Das melancholische Mädchen
Susanne Heinrich
»Wie bin ich all das geworden, was ich nie werden wollte?«
– Das melancholische Mädchen
Eine junge Frau driftet auf der Suche nach einem Schlafplatz durch die Großstadt und begegnet dabei allerlei kuriosen Vertreter*innen unserer neoliberalen Wahnsinnswelt. Junge Mütter, die ihre neue Rolle als quasi-religiöses Erweckungserlebnis feiern, spirituelle Selbsterfahrungsgruppen, die die Auflösung jeglicher körperlicher und geistiger Grenzen feiern, Existentialisten, die nicht mit ihr schlafen wollen, und jede Menge anderer Männer, die unbedingt mit ihr schlafen wollen.

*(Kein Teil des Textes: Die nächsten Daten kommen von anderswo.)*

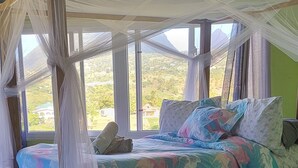 A bed with a canopy, a view of the outdoors, and a green wall. - Majestic views  of Pitons, Caribbean sea, amazing sunsets right from your room (Choiseul)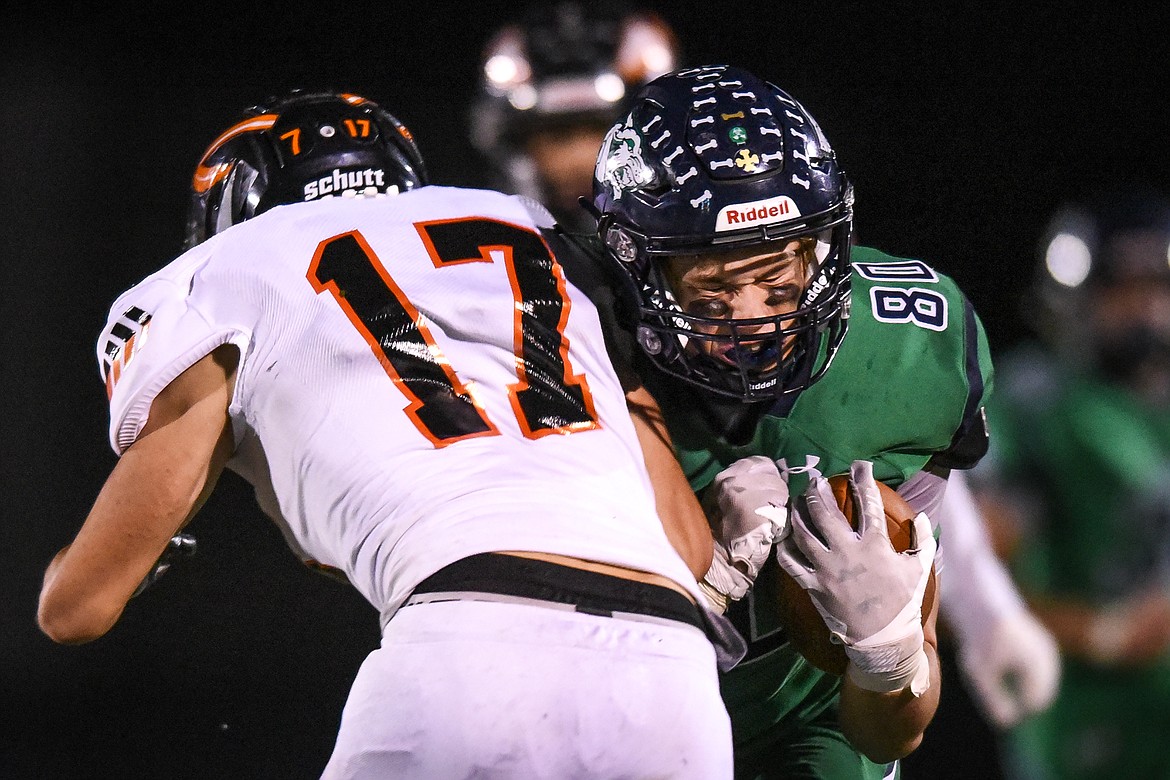 Glacier tight end Ethan Diede (80) collides with Flathead linebacker Dylan Zink (17) on a third quarter reception during crosstown football at Legends Stadium on Friday. (Casey Kreider/Daily Inter Lake)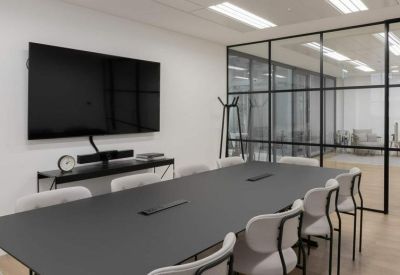 Modern conference room with a black table, grey chairs, and a glass partition wall.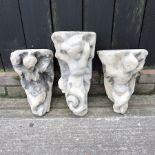 A collection of three carved stone figural wall brackets,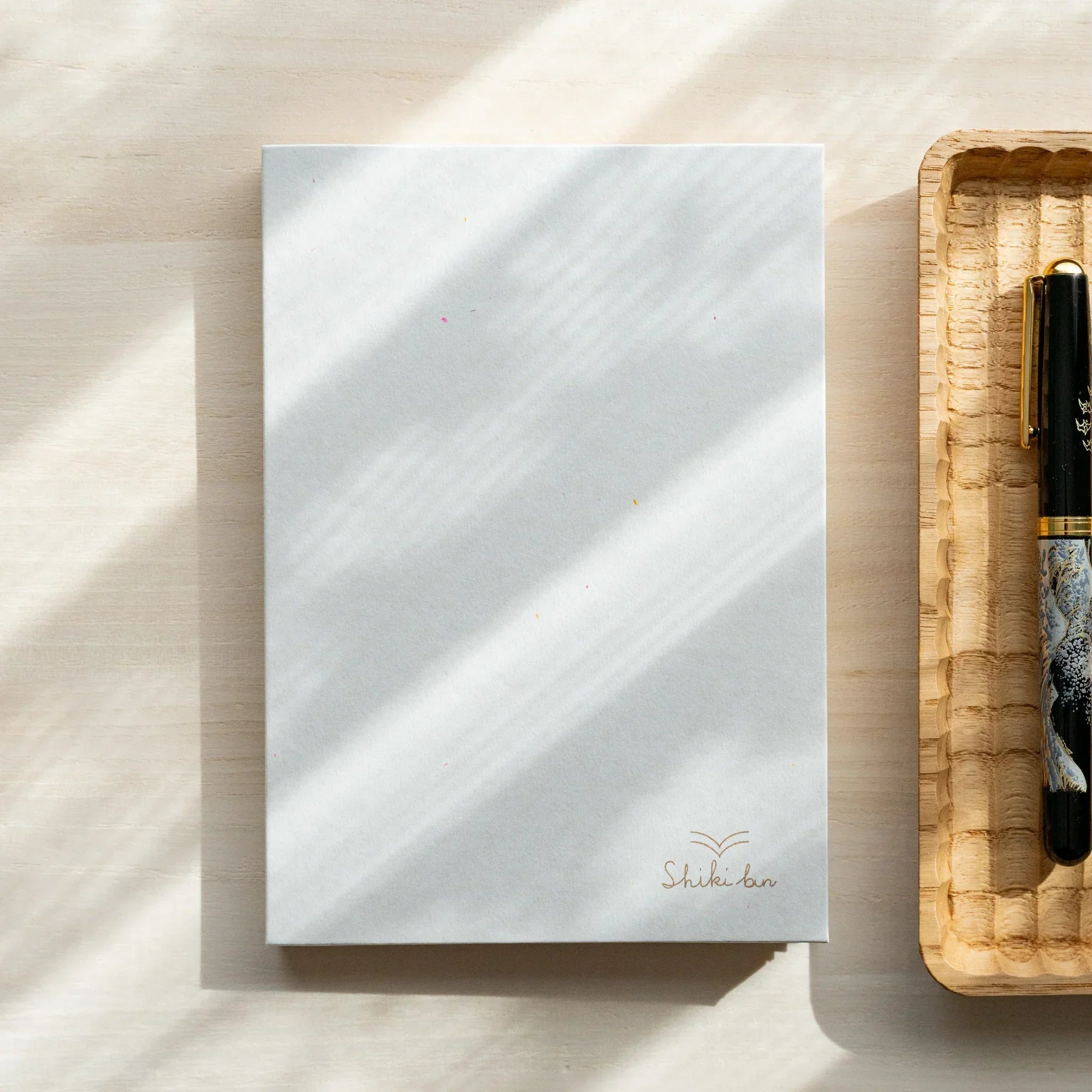 Japanese red pine wooden B6 journal, angled product with natural wood texture and binding craftsmanship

Stellvertretend für all die orientierungslosen Thirtysomethings, die auf der Suche nach ihrem Platz in der Welt in Traurigkeit versinken und einen Ausweg lediglich in Fortpflanzung oder Selbsthilfekursen erkennen, erscheint das melancholische Mädchen als Symptomträger*in und Kämpfer*in zugleich. Zwischen Zynismus und Aufbegehren oszilliert ihre Haltung, mit der sie dem neuen Biedermeier ebenso begegnet wie der Diktatur der Selbstverwirklichung. In pastellig-poppigen Settings und Szenenbildern angesiedelt, entsteht zwischen der rosa-türkisen Ausstattung, den emotional erkalteten philosophischen Dialogen und der häufigen Nacktheit der Darsteller*innen eine interessante Diskrepanz, vergleichbar mit Werken von Filmemacher*innen des neuen griechischen Kinos wie Yorgos Lanthimos und Athina Rachel Tsangari. Als Alternative zum grassierenden Authentizitätskult bietet Das melancholische Mädchen jede Menge Künstlichkeit und Humor als Kampfmittel, um wieder in Aktion treten zu können. (MS)
In Kooperation mit der Gleichstellung der Kunsthochschule für Medien Köln
Filmreihe Kaleidoskörper
Preise für ›Das melancholische Mädchen‹
Max-Ophüls-Preis, Preis der ökumenischen Jury – Filmfestival Max-Ophüls-Preis 2019
Susanne Heinrich
Die Pfarrerstochter aus Ostdeutschland hat im Alter von 19 bis 25 vier Bücher geschrieben, trat u. a. beim Bachmannpreis in Klagenfurt auf und hatte Aufenthalte in der Villa Aurora L.A. und der Casa Baldi Olevano Romano. Derzeit studiert sie Regie an der Deutschen Film- und Fernsehakademie Berlin. Das melancholische Mädchen ist ihr erster Film. Mit diesem gewann sie beim Filmfestival Max Ophüls Preis 2019 den Preis für den Besten Spielfilm.